My sympathies are with anyone whose birthday took place this week, because they might have to share the date with not one, but two of Beyoncé's children. That's twice the overshadowing. Beyoncé's reportedly gave birth to twins this week, and while it may seem like an obvious choice, this is the perfect opportunity for the universally-beloved singer's next album to tackle motherhood.
In February, Beyoncé pretty much broke the Internet when she and her husband Jay Z revealed her pregnancy in an Instagram post. The photograph accompanying the announcement showed the singer wearing a veil and lingerie, surrounded by flowers, which some interpreted as religious symbolism. Anticipation started building immediately; within eight hours, the pregnancy announcement became the most-liked post on Instagram. After what seemed like an eternity to many fans, People magazine reported on Sunday that Beyoncé has given birth, although details like the date and genders of the babies have yet to be released.
The twins aren't Beyoncé's only children — she and Jay Z already have a five-year-old daughter, Blue Ivy — but now that she's a mother three times over, this particular fan is hoping she will use her considerable talents to write about the experience of motherhood.
As last year's Lemonade showed, Beyoncé can pull off a concept album like no other. The widely-acclaimed album follows a path from unfaithfulness to reconciliation, relating her experience as a black woman along the way. Usually, infidelity in pop culture often sticks to the familiar narrative of anger (often expressed by beating up the cheater's car) and the eventual implosion of the relationship. In contrast, Lemonade paints a far more nuanced picture. While you can feel the fury and anguish in the first half of the album, it ends on a note of possible resolution — a conclusion that feels entirely true to life.
If Beyoncé can produce such an honest, raw album about marital strife, imagine what she could do for the experience of motherhood. Family and feminism are sometimes pitted against each other, as if women's rights and motherhood are mutually exclusive. Beyoncé has proven that she's both fiercely feminist and unwilling to conform to anyone's expectations.

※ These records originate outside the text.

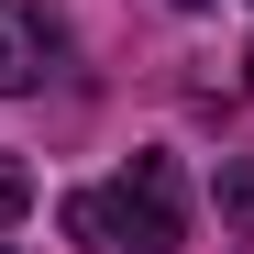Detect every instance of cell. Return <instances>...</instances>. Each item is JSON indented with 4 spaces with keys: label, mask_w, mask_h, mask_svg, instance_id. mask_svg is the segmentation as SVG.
<instances>
[{
    "label": "cell",
    "mask_w": 254,
    "mask_h": 254,
    "mask_svg": "<svg viewBox=\"0 0 254 254\" xmlns=\"http://www.w3.org/2000/svg\"><path fill=\"white\" fill-rule=\"evenodd\" d=\"M66 243H89V254H177V243H188L177 166H166V155H133L122 177L77 188V199H66Z\"/></svg>",
    "instance_id": "6da1fadb"
},
{
    "label": "cell",
    "mask_w": 254,
    "mask_h": 254,
    "mask_svg": "<svg viewBox=\"0 0 254 254\" xmlns=\"http://www.w3.org/2000/svg\"><path fill=\"white\" fill-rule=\"evenodd\" d=\"M45 56H56L45 11H33V0H0V100H22L33 77H45Z\"/></svg>",
    "instance_id": "7a4b0ae2"
},
{
    "label": "cell",
    "mask_w": 254,
    "mask_h": 254,
    "mask_svg": "<svg viewBox=\"0 0 254 254\" xmlns=\"http://www.w3.org/2000/svg\"><path fill=\"white\" fill-rule=\"evenodd\" d=\"M22 210H33V166H11V155H0V232H11Z\"/></svg>",
    "instance_id": "3957f363"
},
{
    "label": "cell",
    "mask_w": 254,
    "mask_h": 254,
    "mask_svg": "<svg viewBox=\"0 0 254 254\" xmlns=\"http://www.w3.org/2000/svg\"><path fill=\"white\" fill-rule=\"evenodd\" d=\"M221 210H232V221L254 232V166H232V177H221Z\"/></svg>",
    "instance_id": "277c9868"
},
{
    "label": "cell",
    "mask_w": 254,
    "mask_h": 254,
    "mask_svg": "<svg viewBox=\"0 0 254 254\" xmlns=\"http://www.w3.org/2000/svg\"><path fill=\"white\" fill-rule=\"evenodd\" d=\"M177 11H199V0H177Z\"/></svg>",
    "instance_id": "5b68a950"
},
{
    "label": "cell",
    "mask_w": 254,
    "mask_h": 254,
    "mask_svg": "<svg viewBox=\"0 0 254 254\" xmlns=\"http://www.w3.org/2000/svg\"><path fill=\"white\" fill-rule=\"evenodd\" d=\"M0 254H22V243H0Z\"/></svg>",
    "instance_id": "8992f818"
}]
</instances>
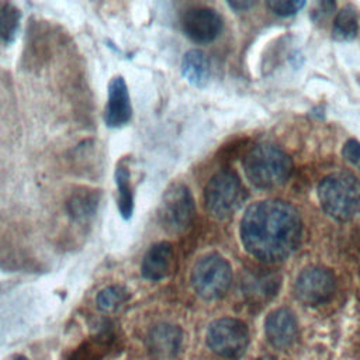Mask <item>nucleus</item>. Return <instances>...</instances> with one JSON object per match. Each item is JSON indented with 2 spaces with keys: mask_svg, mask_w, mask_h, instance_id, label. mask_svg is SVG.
Instances as JSON below:
<instances>
[{
  "mask_svg": "<svg viewBox=\"0 0 360 360\" xmlns=\"http://www.w3.org/2000/svg\"><path fill=\"white\" fill-rule=\"evenodd\" d=\"M301 236L300 212L281 200L252 204L240 221V239L245 249L266 263L287 259L298 248Z\"/></svg>",
  "mask_w": 360,
  "mask_h": 360,
  "instance_id": "1",
  "label": "nucleus"
},
{
  "mask_svg": "<svg viewBox=\"0 0 360 360\" xmlns=\"http://www.w3.org/2000/svg\"><path fill=\"white\" fill-rule=\"evenodd\" d=\"M318 198L325 214L347 221L360 208V180L350 172H335L319 183Z\"/></svg>",
  "mask_w": 360,
  "mask_h": 360,
  "instance_id": "2",
  "label": "nucleus"
},
{
  "mask_svg": "<svg viewBox=\"0 0 360 360\" xmlns=\"http://www.w3.org/2000/svg\"><path fill=\"white\" fill-rule=\"evenodd\" d=\"M243 170L248 180L259 188H273L283 184L291 174L290 156L274 145L253 146L243 158Z\"/></svg>",
  "mask_w": 360,
  "mask_h": 360,
  "instance_id": "3",
  "label": "nucleus"
},
{
  "mask_svg": "<svg viewBox=\"0 0 360 360\" xmlns=\"http://www.w3.org/2000/svg\"><path fill=\"white\" fill-rule=\"evenodd\" d=\"M245 200L243 186L231 170H221L215 173L205 186L204 201L205 208L211 217L217 219H226L232 217Z\"/></svg>",
  "mask_w": 360,
  "mask_h": 360,
  "instance_id": "4",
  "label": "nucleus"
},
{
  "mask_svg": "<svg viewBox=\"0 0 360 360\" xmlns=\"http://www.w3.org/2000/svg\"><path fill=\"white\" fill-rule=\"evenodd\" d=\"M195 217L194 198L183 183L170 184L160 200L158 221L162 229L170 235L186 232Z\"/></svg>",
  "mask_w": 360,
  "mask_h": 360,
  "instance_id": "5",
  "label": "nucleus"
},
{
  "mask_svg": "<svg viewBox=\"0 0 360 360\" xmlns=\"http://www.w3.org/2000/svg\"><path fill=\"white\" fill-rule=\"evenodd\" d=\"M232 283V269L218 253L201 257L193 267L191 285L204 300H218L226 294Z\"/></svg>",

In 2013, for example, she titled her world tour after her married name, facing some backlash from those who felt it was regressive. However, this same tour was run almost entirely by women.
In a world where women are expected to choose between a successful career and raising a family, Beyoncé celebrates both. Given the unconventionality of Lemonade and her history as a feminist, the pop star would undoubtedly treat modern motherhood with the nuances it deserves. Whether or not it ends up being the focus of her next album, I can't be the only one who's curious to see what Queen Bey will come up with in the future.